Обсуждение продолжалось еще некоторое время, но вскоре Бар-Кохба, до этого молчавший, сказал: - "Я прошу на этом этапе прекратить заседание. К вечеру я вынесу решение и сообщу его всем членам Совета."
Весь день Ицхак чувствовал странную пустоту. Он ничего не ел и запершись в своей комнате, мерил ее шагами. Зная, что лучше выступить не мог, он тем не менее терзался, вспоминая каждое, как ему казалось, не вовремя сказанное слово. За два часа до заката Бар-Кохба пришел к нему и сказал, что план принят.
* * * * * * *
Зной под тентом становился все более невыносимым. Сильно досаждали также и мошки, скопившееся здесь в невероятном количестве. Прислонившись спиной к скале сидел старик. Его большое по-прежнему мощное тело было расслабленно и со стороны его можно было принять за спящего. Но когда насекомые садились на его морщинистое лицо, он лениво отгонял их.

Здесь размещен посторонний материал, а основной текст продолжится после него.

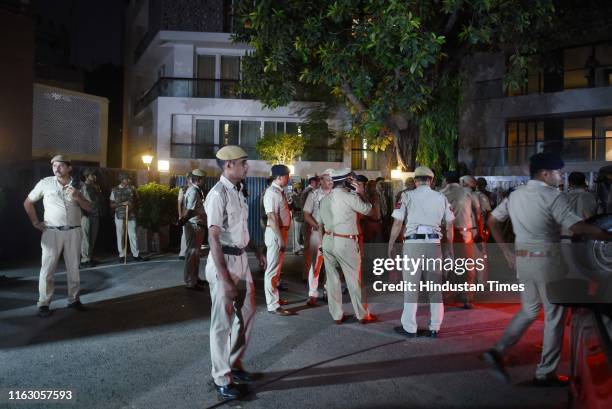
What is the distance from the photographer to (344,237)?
6832 mm

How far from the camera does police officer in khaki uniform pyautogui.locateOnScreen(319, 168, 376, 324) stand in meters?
6.79

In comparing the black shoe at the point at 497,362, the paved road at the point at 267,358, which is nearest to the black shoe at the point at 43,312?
the paved road at the point at 267,358

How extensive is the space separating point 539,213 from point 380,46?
7809 millimetres

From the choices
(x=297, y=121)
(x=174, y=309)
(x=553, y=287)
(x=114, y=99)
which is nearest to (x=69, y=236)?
(x=174, y=309)

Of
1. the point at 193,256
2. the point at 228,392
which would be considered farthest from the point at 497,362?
the point at 193,256

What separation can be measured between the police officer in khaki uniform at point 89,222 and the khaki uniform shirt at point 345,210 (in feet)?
22.6

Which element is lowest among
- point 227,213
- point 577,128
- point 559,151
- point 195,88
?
point 227,213

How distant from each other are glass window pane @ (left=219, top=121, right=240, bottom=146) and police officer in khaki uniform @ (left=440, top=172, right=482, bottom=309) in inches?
765

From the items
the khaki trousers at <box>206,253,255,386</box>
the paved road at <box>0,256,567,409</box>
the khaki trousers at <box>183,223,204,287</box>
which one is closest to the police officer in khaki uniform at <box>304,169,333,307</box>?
the paved road at <box>0,256,567,409</box>

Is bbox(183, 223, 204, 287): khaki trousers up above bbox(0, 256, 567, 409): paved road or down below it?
above

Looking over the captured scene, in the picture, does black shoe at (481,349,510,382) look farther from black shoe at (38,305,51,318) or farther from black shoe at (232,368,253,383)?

Ицхак был и сам удивлен, что после столь тяжелой ночи, спать совершенно не хотелось. По опыту он знал насколько освежает сон в эти последние несколько часов перед боем, но заставить себя заснуть не мог. К боли в мышцах и в костях примешивалось легкое головокружение, однако сердце не кололо. В общем он был доволен своим состоянием. Могло быть намного хуже. Пока римляне пройдут по ущелью и вернутся, он успеет прийти в себя. Не легко было убедить молодежь не атаковать римлян по пути в Цли-Гар, а пропустить их и напасть, когда они пойдут назад. Да, канули в лету те времена, когда достаточно было его слова, чтобы положить конец спорам и разногласиям.